Ditto only the other side of the museum:-

Groningen Museum Outside View

Just to the left of the above:-

Groningen Museum View

Groningen Museum (Groninger Museum)

First a word on pronunciation. You might think Groningen is enunciated as Grown-ing-en. It isn’t.

Since the letter g in Dutch (certainly at the start and end of a word) is pronounced more like the Scottish “ch” sound – as in loch – and the final n is not emphasised, the name actually sounds more like HHrrrown-ing-ih. (I assume Groninger – HHrrown-ing-er – is an adjectival form meaning “of Groningen.”)

Anyway the museum is one of those modern architecture buildings that seems to have bits sticking out everywhere. I liked it. It reminded me a bit of the Imperial War Museum North.

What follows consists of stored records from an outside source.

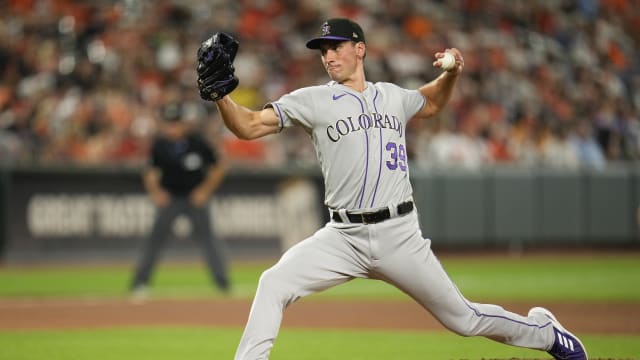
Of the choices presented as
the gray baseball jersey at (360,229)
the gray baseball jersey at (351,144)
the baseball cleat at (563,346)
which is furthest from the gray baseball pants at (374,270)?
the baseball cleat at (563,346)

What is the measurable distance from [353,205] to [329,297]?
7.60 m

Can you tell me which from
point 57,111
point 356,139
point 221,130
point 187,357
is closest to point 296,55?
point 221,130

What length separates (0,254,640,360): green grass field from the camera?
27.9ft

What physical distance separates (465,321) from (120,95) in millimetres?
13626


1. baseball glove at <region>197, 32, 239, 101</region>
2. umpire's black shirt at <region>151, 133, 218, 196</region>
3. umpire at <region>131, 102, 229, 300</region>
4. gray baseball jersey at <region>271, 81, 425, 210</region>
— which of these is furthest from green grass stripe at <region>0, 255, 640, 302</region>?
baseball glove at <region>197, 32, 239, 101</region>

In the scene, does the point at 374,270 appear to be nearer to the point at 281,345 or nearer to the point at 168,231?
the point at 281,345

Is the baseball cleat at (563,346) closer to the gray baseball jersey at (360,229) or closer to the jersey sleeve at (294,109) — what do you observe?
the gray baseball jersey at (360,229)

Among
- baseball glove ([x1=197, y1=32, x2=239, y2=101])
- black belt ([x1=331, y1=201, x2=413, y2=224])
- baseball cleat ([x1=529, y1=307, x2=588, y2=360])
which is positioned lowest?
baseball cleat ([x1=529, y1=307, x2=588, y2=360])

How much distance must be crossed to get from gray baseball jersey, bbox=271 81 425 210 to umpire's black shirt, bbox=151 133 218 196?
7.11 m

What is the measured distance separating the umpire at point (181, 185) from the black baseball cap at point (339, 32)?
700cm

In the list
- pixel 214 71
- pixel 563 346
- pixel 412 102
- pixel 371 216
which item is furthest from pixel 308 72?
pixel 214 71

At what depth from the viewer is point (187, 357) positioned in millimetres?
8320

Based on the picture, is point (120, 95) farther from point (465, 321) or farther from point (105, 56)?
point (465, 321)

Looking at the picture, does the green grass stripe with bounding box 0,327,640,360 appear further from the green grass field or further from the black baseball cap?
the black baseball cap
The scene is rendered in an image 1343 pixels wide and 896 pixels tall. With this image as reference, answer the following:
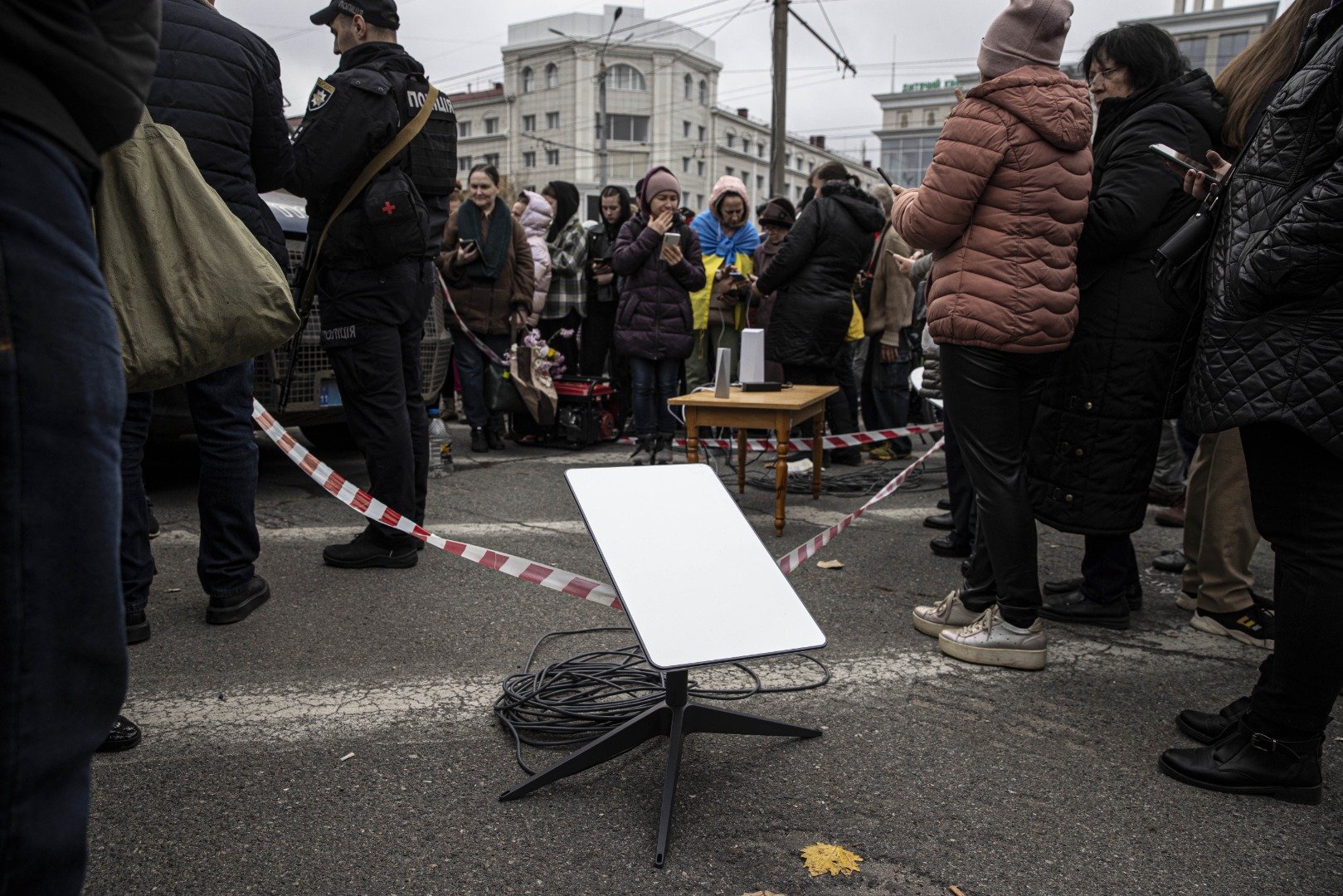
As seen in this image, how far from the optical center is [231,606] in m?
3.54

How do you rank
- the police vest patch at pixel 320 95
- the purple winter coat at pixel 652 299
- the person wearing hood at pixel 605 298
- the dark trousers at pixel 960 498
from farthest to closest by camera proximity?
1. the person wearing hood at pixel 605 298
2. the purple winter coat at pixel 652 299
3. the dark trousers at pixel 960 498
4. the police vest patch at pixel 320 95

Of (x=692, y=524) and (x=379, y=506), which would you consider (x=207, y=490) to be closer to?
(x=379, y=506)

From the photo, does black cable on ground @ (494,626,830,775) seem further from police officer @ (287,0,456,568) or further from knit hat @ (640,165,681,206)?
knit hat @ (640,165,681,206)

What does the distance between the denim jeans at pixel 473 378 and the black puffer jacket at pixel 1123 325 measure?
509 centimetres

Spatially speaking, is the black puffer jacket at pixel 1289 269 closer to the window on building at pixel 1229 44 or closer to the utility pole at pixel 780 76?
the utility pole at pixel 780 76

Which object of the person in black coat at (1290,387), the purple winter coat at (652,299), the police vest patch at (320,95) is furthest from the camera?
the purple winter coat at (652,299)

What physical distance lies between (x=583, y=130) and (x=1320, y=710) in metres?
66.6

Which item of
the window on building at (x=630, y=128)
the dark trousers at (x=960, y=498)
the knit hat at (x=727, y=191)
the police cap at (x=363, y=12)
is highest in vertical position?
the window on building at (x=630, y=128)

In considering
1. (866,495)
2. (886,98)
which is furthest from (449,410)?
(886,98)

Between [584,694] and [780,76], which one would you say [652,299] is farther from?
[780,76]

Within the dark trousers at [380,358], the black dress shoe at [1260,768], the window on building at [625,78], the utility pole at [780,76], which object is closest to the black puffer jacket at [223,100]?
the dark trousers at [380,358]

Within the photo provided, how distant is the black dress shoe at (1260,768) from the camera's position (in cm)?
239

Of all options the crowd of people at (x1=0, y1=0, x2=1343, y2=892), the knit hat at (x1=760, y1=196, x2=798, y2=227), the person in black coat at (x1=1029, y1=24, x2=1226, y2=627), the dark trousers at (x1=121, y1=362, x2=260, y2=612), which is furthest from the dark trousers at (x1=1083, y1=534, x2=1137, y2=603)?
the knit hat at (x1=760, y1=196, x2=798, y2=227)

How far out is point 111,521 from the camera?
3.93 feet
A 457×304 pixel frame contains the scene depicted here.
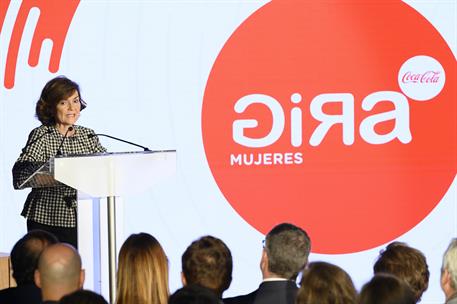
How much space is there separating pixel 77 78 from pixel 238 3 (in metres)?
1.23

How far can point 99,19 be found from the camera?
6699 mm

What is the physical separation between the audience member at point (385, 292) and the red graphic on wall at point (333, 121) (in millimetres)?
3754

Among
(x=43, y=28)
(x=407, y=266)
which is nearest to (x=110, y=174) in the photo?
(x=407, y=266)

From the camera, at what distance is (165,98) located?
6672 millimetres

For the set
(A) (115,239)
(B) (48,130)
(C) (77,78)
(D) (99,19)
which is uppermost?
(D) (99,19)

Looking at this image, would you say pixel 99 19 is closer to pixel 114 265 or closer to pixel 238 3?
pixel 238 3

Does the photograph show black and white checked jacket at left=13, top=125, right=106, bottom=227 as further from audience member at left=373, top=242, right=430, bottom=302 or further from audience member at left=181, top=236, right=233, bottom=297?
audience member at left=373, top=242, right=430, bottom=302

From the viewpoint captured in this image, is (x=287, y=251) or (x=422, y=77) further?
(x=422, y=77)

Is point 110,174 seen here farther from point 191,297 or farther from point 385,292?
point 385,292

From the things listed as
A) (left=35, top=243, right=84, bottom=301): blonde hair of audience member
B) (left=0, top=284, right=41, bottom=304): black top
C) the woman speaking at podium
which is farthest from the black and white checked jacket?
(left=35, top=243, right=84, bottom=301): blonde hair of audience member

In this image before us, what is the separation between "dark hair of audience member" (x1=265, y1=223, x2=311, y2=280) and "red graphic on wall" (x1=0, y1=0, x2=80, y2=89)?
10.3 feet

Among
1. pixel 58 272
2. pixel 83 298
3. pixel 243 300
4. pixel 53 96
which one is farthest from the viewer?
pixel 53 96

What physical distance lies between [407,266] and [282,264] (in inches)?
19.8

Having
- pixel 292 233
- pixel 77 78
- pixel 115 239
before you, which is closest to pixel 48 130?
pixel 115 239
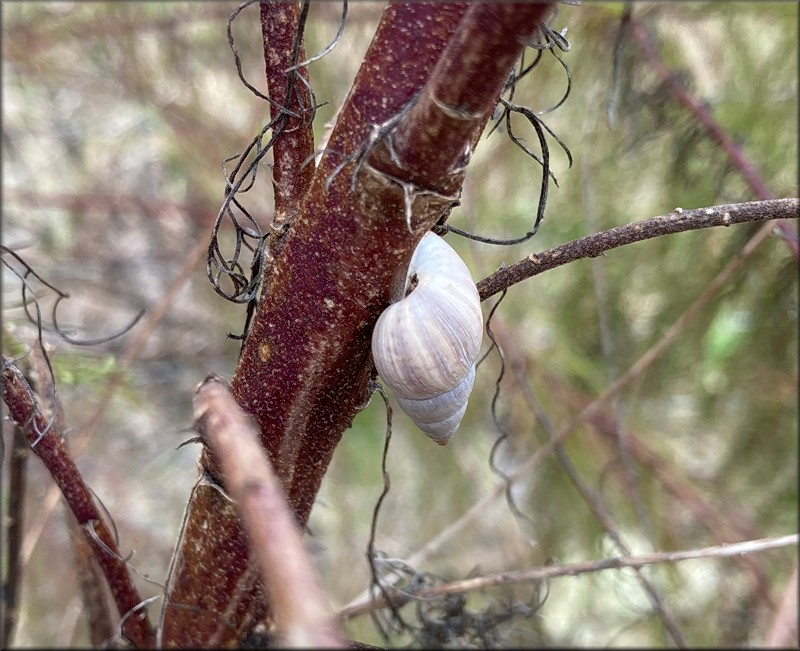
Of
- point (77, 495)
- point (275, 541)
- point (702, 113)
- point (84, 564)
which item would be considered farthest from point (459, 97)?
point (702, 113)

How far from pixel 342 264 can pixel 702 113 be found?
0.97 m

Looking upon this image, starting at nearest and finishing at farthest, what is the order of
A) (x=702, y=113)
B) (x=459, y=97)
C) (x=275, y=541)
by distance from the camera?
(x=275, y=541) → (x=459, y=97) → (x=702, y=113)

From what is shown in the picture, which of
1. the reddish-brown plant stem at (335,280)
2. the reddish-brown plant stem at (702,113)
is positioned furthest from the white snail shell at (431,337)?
the reddish-brown plant stem at (702,113)

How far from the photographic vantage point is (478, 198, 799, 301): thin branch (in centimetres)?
50

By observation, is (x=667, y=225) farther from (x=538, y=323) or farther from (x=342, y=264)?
(x=538, y=323)

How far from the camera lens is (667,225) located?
19.8 inches

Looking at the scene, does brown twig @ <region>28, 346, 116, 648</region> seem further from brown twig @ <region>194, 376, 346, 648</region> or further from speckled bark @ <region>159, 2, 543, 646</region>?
brown twig @ <region>194, 376, 346, 648</region>

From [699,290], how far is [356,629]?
1251 mm

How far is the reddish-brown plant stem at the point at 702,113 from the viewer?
1148 millimetres

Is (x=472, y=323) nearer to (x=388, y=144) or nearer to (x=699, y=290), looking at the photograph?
(x=388, y=144)

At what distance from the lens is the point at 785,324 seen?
4.09 ft

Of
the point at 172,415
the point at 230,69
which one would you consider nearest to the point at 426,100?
the point at 230,69

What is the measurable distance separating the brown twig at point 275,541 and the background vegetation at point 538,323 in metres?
0.54

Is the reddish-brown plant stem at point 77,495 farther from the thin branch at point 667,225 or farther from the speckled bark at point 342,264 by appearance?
the thin branch at point 667,225
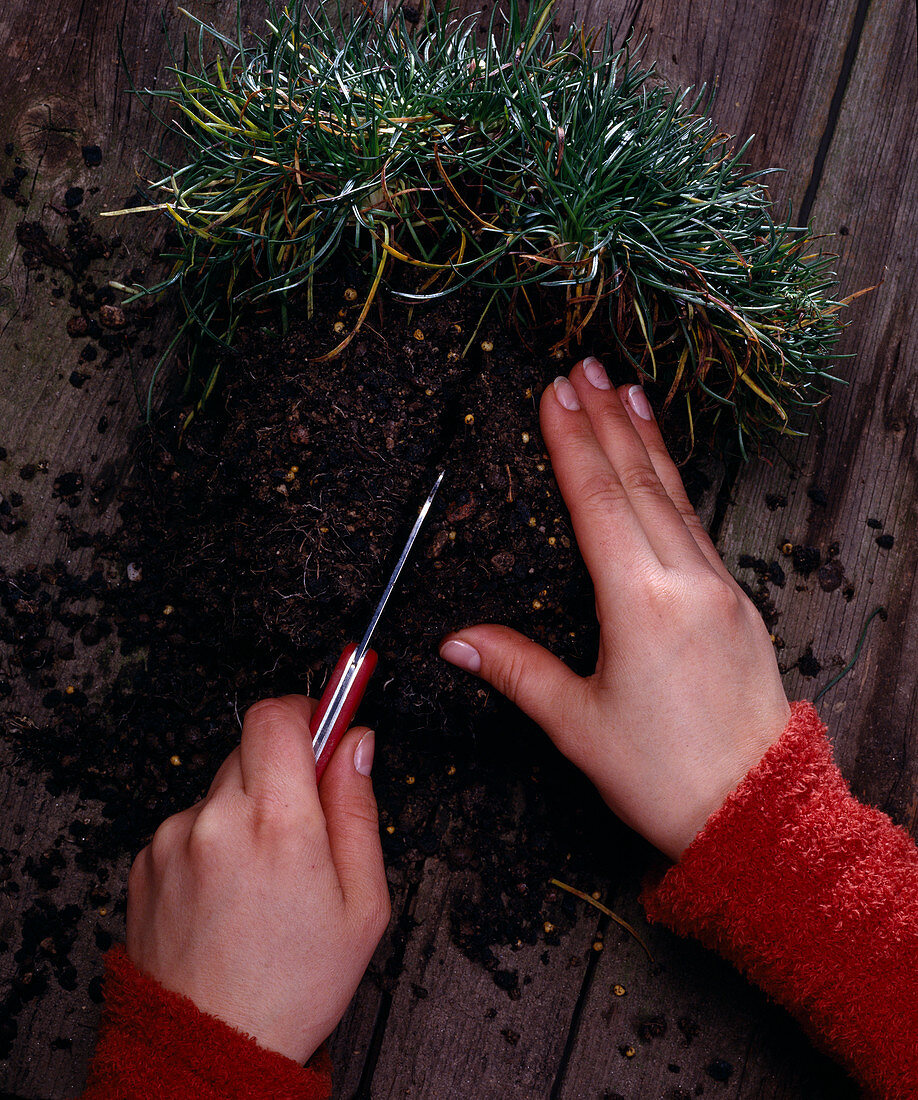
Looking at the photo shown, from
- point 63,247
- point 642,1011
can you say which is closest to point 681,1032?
point 642,1011

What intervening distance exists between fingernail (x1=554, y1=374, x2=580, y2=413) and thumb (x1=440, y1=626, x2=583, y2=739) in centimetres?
38

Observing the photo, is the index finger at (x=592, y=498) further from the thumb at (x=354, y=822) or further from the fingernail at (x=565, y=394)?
the thumb at (x=354, y=822)

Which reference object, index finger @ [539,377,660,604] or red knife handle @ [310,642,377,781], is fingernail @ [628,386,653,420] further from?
red knife handle @ [310,642,377,781]

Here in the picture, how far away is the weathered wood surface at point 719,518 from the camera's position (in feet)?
4.24

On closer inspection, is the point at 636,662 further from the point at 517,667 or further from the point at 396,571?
the point at 396,571

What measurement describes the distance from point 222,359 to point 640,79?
841 mm

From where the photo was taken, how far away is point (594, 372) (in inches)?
46.9

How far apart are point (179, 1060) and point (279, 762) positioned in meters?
0.42

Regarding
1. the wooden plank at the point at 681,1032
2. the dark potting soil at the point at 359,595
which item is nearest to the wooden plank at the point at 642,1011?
the wooden plank at the point at 681,1032

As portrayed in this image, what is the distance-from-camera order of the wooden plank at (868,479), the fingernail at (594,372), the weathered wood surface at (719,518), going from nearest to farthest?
the fingernail at (594,372) < the weathered wood surface at (719,518) < the wooden plank at (868,479)

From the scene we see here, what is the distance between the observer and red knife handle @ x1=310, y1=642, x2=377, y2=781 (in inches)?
42.6

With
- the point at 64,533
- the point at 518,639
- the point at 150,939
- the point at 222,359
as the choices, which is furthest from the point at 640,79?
the point at 150,939

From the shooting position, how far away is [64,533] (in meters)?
1.32

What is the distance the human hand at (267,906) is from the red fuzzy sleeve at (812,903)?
55 cm
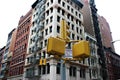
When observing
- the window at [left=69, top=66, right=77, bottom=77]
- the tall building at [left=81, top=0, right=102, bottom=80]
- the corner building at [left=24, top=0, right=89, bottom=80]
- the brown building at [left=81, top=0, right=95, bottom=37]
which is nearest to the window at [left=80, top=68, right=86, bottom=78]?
the corner building at [left=24, top=0, right=89, bottom=80]

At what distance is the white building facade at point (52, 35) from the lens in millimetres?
31125

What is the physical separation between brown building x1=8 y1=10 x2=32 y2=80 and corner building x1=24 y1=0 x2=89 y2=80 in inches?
162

It’s prominent from the ring road.

We didn’t have enough time to go in as we were going on a boat trip round the canals that encircle the town centre. You can’t go to The Netherlands and not go on a canal. This is the museum from the boat jetty.

And this is from the canal as the boat comes back to its starting point. That colour scheme could make your eyes go funny.

Maarssen, The Netherlands

Just to show I’ve been in the Netherlands this is a canal:-

The canal runs through the town of Maarssen, which is near Utrecht. The photo was taken from a traffic light bordered bridge over it which every so often opens up (along with warning noises and the necessary red lights) to let boats through.

We had gone to see the good lady’s nephew who lives in Maarssen. This nearby house was built in the 30s. Pity the main windows have been replaced:-

It has lovely stained glass in the gable windows, though.

Some of the modern houses in the street where said nephew lives have been built to mirror the deco styling of the 30s ones. Nice curve here.

Flat roofs, protrusions, porticos, porthole windows.

Good “reflection” here.

The theme is reproduced with variations.

Our nephew’s house is less deco, though.